***** RECORDED DATA *****

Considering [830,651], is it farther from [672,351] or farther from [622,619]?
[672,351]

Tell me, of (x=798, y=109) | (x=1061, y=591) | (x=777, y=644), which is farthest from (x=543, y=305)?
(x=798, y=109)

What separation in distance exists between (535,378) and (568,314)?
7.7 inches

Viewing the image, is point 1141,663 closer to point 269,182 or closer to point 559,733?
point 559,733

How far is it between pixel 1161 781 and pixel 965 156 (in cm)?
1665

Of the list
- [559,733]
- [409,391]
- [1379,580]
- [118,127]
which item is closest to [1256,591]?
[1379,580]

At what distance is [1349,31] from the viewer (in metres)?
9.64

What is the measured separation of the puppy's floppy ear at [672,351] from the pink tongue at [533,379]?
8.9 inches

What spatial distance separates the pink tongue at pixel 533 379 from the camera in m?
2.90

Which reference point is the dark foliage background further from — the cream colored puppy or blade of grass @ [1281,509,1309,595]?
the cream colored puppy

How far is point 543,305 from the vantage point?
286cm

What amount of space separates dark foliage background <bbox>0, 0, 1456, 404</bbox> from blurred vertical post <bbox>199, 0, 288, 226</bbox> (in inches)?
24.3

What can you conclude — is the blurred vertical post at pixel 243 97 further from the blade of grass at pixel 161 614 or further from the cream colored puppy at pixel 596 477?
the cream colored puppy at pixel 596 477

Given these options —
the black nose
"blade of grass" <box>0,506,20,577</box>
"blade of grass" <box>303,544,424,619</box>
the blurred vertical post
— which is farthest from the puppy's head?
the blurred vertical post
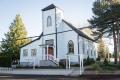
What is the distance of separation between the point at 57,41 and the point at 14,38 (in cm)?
2207

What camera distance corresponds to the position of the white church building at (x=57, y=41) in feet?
125

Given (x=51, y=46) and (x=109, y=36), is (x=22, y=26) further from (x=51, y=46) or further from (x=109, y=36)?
(x=109, y=36)

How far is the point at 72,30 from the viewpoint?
38.7 metres

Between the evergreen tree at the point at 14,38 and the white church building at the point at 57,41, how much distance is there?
15.8 metres

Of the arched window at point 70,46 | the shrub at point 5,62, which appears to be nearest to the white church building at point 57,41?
Answer: the arched window at point 70,46

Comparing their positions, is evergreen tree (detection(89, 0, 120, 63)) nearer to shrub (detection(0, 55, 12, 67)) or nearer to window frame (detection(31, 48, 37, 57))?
window frame (detection(31, 48, 37, 57))

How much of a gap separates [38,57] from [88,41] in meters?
8.77

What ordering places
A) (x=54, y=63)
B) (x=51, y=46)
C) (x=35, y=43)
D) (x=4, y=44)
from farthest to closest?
(x=4, y=44) → (x=35, y=43) → (x=51, y=46) → (x=54, y=63)

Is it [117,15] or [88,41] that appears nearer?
[117,15]

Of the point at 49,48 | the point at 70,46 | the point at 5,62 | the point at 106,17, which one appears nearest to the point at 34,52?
the point at 49,48

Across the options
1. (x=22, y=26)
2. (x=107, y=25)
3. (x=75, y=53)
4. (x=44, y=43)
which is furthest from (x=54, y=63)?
(x=22, y=26)

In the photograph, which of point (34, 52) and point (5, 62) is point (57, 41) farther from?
point (5, 62)

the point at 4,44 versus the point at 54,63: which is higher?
the point at 4,44

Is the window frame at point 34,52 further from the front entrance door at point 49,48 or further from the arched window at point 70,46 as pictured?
the arched window at point 70,46
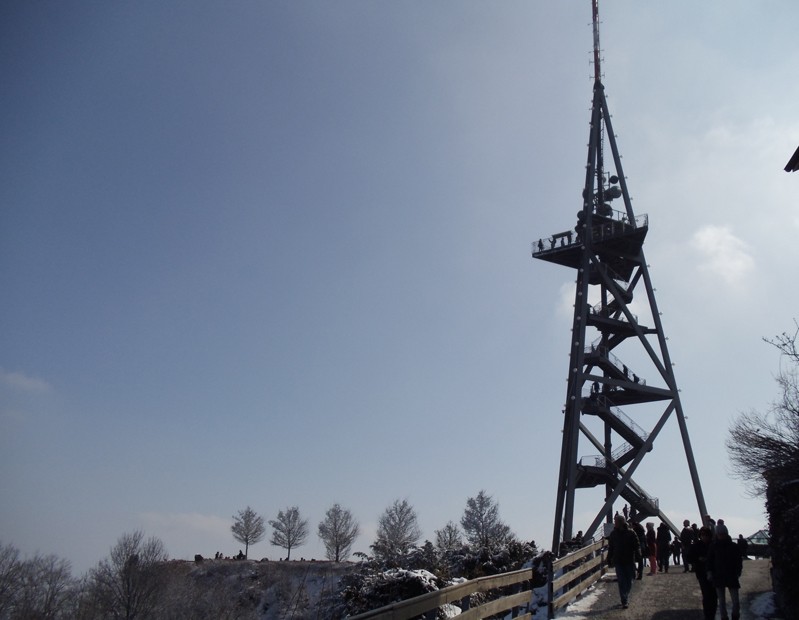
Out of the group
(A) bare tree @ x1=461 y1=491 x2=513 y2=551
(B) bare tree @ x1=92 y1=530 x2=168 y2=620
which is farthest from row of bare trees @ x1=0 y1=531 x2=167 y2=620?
(A) bare tree @ x1=461 y1=491 x2=513 y2=551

*****

→ WHAT YOU ARE ASKED TO DO
Return every row above unchanged, leaving out the pictures.

→ WRITTEN ANSWER
Considering [830,651], is it farther from [672,351] or farther from [622,619]?
[672,351]

Tell me, of (x=798, y=109) | (x=1061, y=591) | (x=777, y=644), which is farthest from (x=543, y=305)?
(x=798, y=109)

What separation in distance exists between (535,378) and (568,314)?
7.7 inches

Viewing the image, is point 1141,663 closer to point 269,182 or closer to point 559,733?
point 559,733

How far is it between pixel 1161 781 and pixel 965 156 (in cm)?
1665

Of the list
- [559,733]
- [409,391]
- [1379,580]
- [118,127]
which item is closest to [1256,591]?
[1379,580]

At what distance is [1349,31] from the viewer (in metres)?
9.64

What is the measured separation of the puppy's floppy ear at [672,351] from the pink tongue at [533,379]?
8.9 inches

What spatial distance separates the pink tongue at pixel 533 379 from the camera in m?
2.90

Which reference point is the dark foliage background further from — the cream colored puppy or blade of grass @ [1281,509,1309,595]?
the cream colored puppy

How far is point 543,305 from the vantage point?
286cm

What amount of space separates dark foliage background <bbox>0, 0, 1456, 404</bbox> from blurred vertical post <bbox>199, 0, 288, 226</bbox> (in inches)?
24.3

What can you conclude — is the blurred vertical post at pixel 243 97 further from the blade of grass at pixel 161 614 or further from the cream colored puppy at pixel 596 477?
the cream colored puppy at pixel 596 477

Given these options —
the black nose
"blade of grass" <box>0,506,20,577</box>
"blade of grass" <box>303,544,424,619</box>
the blurred vertical post
— which is farthest from the puppy's head?
the blurred vertical post
What is the distance of separation between the point at 57,41 and the point at 14,38 (in cm)?
2207

What camera distance corresponds to the position of the white church building at (x=57, y=41) in feet?
125

Given (x=51, y=46) and (x=109, y=36), is (x=22, y=26) further from (x=51, y=46) or further from (x=109, y=36)?
(x=109, y=36)

How far is the point at 72,30 from the viewpoint?
38.7 metres

Between the evergreen tree at the point at 14,38 and the white church building at the point at 57,41, how much distance is there?
15.8 metres

Of the arched window at point 70,46 | the shrub at point 5,62, which appears to be nearest to the white church building at point 57,41?
Answer: the arched window at point 70,46

Comparing their positions, is evergreen tree (detection(89, 0, 120, 63)) nearer to shrub (detection(0, 55, 12, 67)) or nearer to window frame (detection(31, 48, 37, 57))?
window frame (detection(31, 48, 37, 57))

How much of a gap separates [38,57] from [88,41] in meters?
8.77

What ordering places
A) (x=54, y=63)
B) (x=51, y=46)
C) (x=35, y=43)
D) (x=4, y=44)
from farthest to closest?
(x=4, y=44) → (x=35, y=43) → (x=51, y=46) → (x=54, y=63)

Is it [117,15] or [88,41] that appears nearer?
[117,15]

Of the point at 49,48 | the point at 70,46 | the point at 5,62 | the point at 106,17, which one appears nearest to the point at 34,52?
the point at 49,48

Across the options
1. (x=22, y=26)
2. (x=107, y=25)
3. (x=75, y=53)
4. (x=44, y=43)
which is furthest from (x=54, y=63)?
(x=22, y=26)

In the photograph, which of point (34, 52) and point (5, 62) is point (57, 41) farther from?
point (5, 62)

the point at 4,44 versus the point at 54,63: which is higher?
the point at 4,44

Is the window frame at point 34,52 further from the front entrance door at point 49,48 or further from the arched window at point 70,46 as pictured?
the arched window at point 70,46
Out of the group
(A) bare tree @ x1=461 y1=491 x2=513 y2=551
(B) bare tree @ x1=92 y1=530 x2=168 y2=620
which is farthest from row of bare trees @ x1=0 y1=531 x2=167 y2=620?
(A) bare tree @ x1=461 y1=491 x2=513 y2=551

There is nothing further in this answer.